=== Assigned task ===
Set down the data below without change, skipping the pictures it holds.

(Collected data)

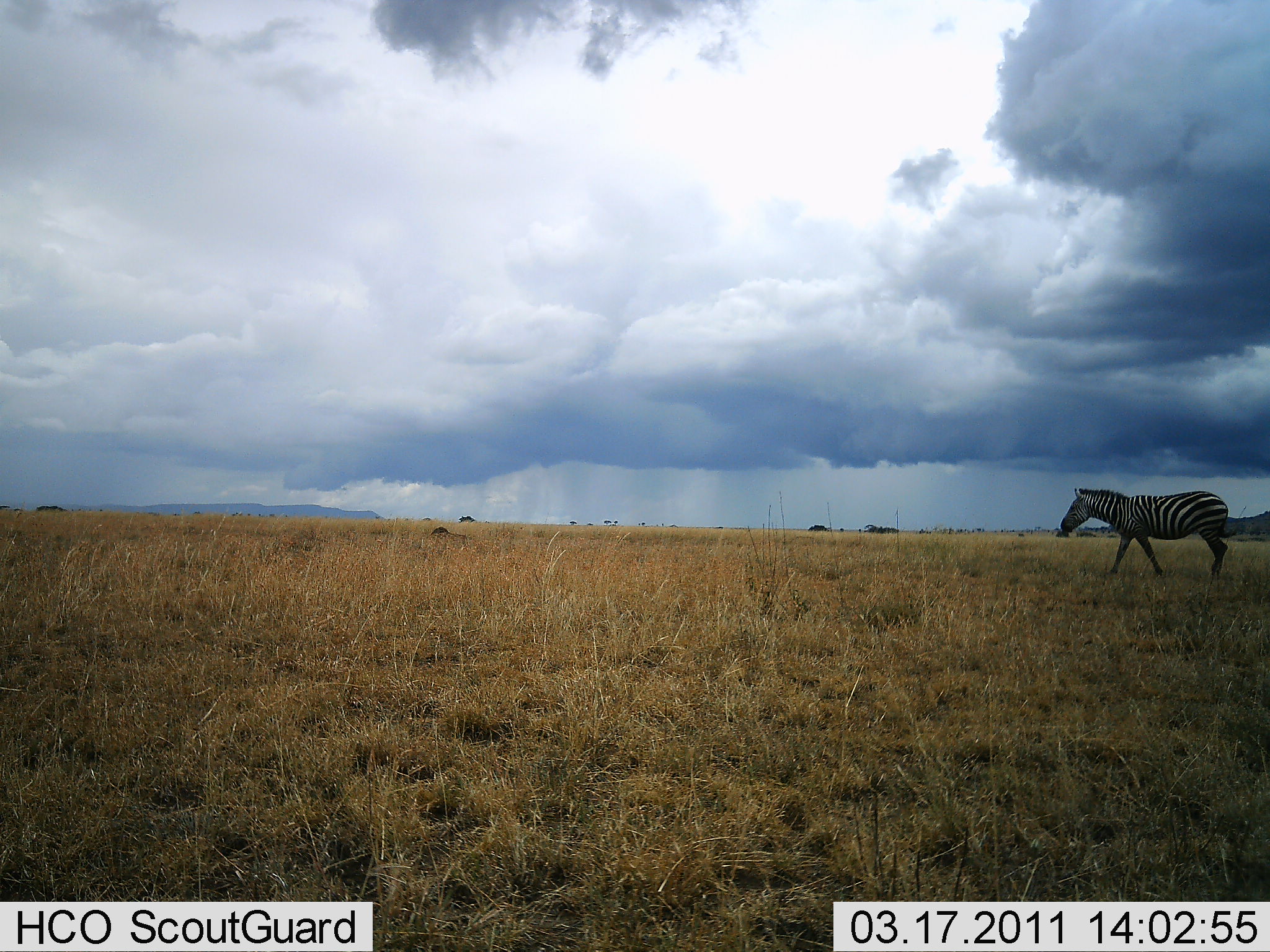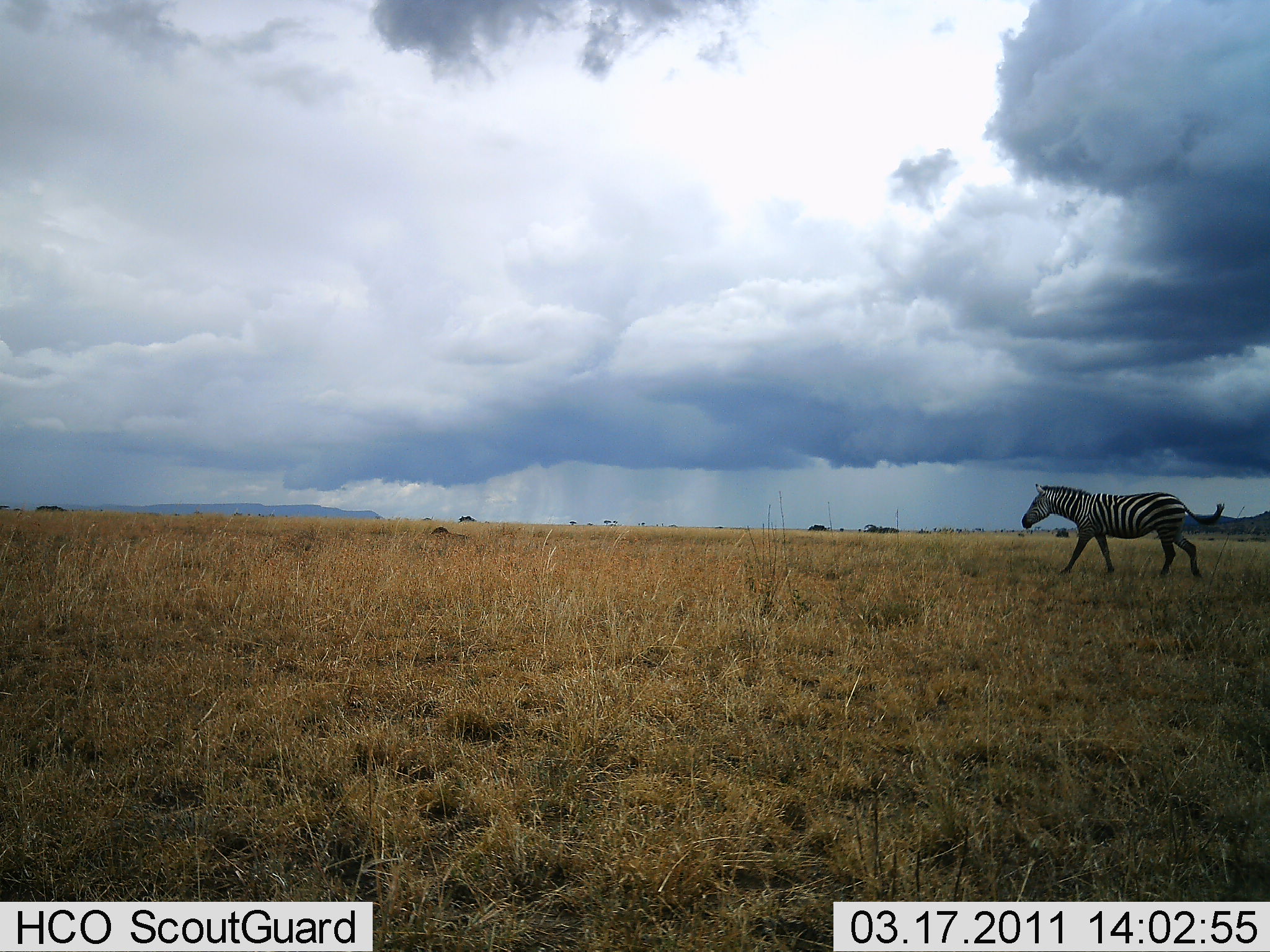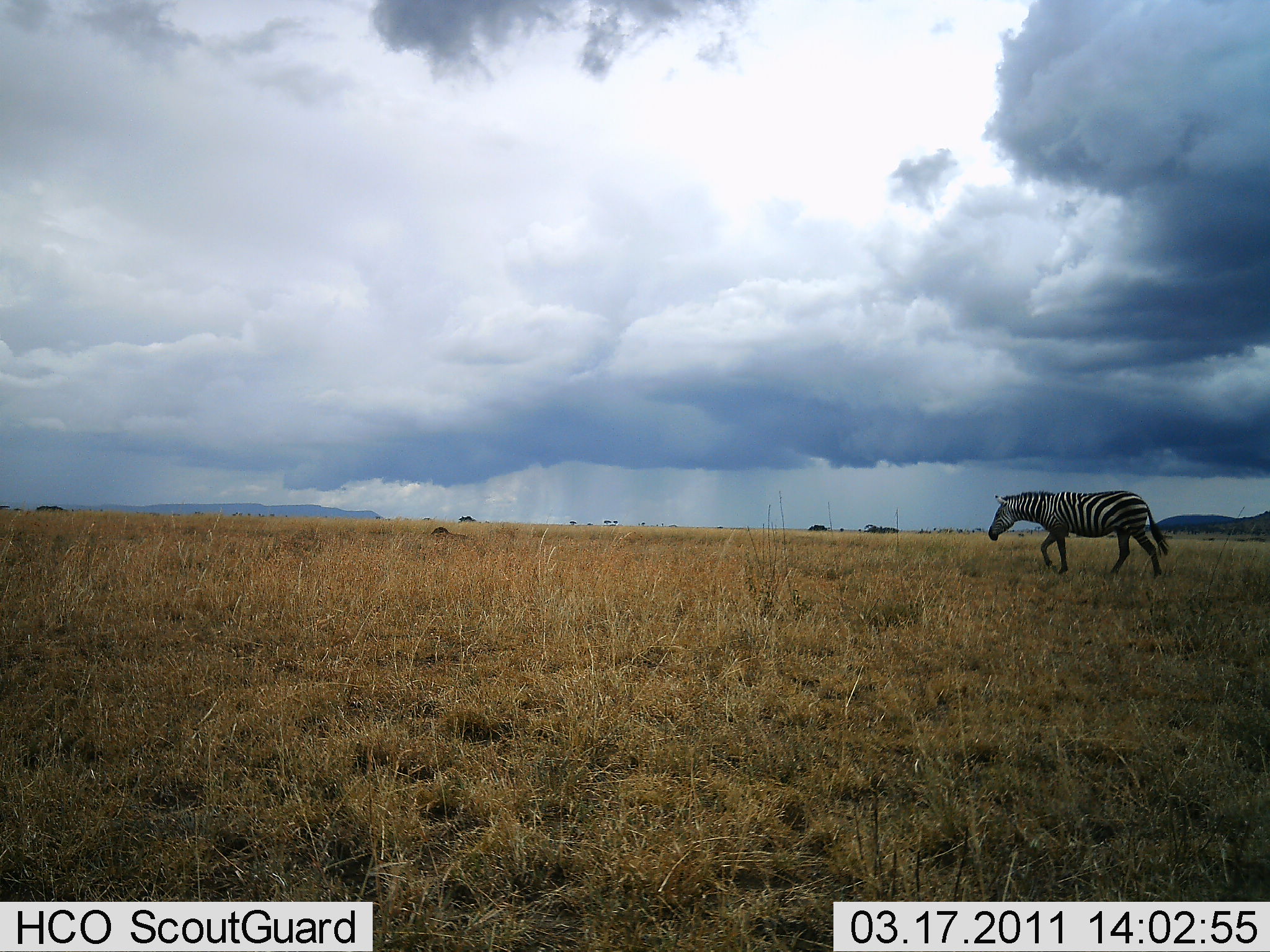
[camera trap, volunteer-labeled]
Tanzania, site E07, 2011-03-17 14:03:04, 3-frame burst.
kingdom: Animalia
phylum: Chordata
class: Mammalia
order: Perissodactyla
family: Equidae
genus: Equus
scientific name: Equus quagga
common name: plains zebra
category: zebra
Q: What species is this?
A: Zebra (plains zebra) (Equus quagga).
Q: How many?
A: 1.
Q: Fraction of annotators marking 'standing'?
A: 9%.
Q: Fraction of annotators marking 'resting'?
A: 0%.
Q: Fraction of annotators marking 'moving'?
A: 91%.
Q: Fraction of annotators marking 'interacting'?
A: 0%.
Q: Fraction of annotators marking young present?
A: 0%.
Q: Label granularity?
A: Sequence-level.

=== Expected answer ===
[camera trap, volunteer-labeled]
Tanzania, site E07, 2011-03-17 14:03:04, 3-frame burst.
kingdom: Animalia
phylum: Chordata
class: Mammalia
order: Perissodactyla
family: Equidae
genus: Equus
scientific name: Equus quagga
common name: plains zebra
category: zebra
Q: What species is this?
A: Zebra (plains zebra) (Equus quagga).
Q: How many?
A: 1.
Q: Fraction of annotators marking 'standing'?
A: 9%.
Q: Fraction of annotators marking 'resting'?
A: 0%.
Q: Fraction of annotators marking 'moving'?
A: 91%.
Q: Fraction of annotators marking 'interacting'?
A: 0%.
Q: Fraction of annotators marking young present?
A: 0%.
Q: Label granularity?
A: Sequence-level.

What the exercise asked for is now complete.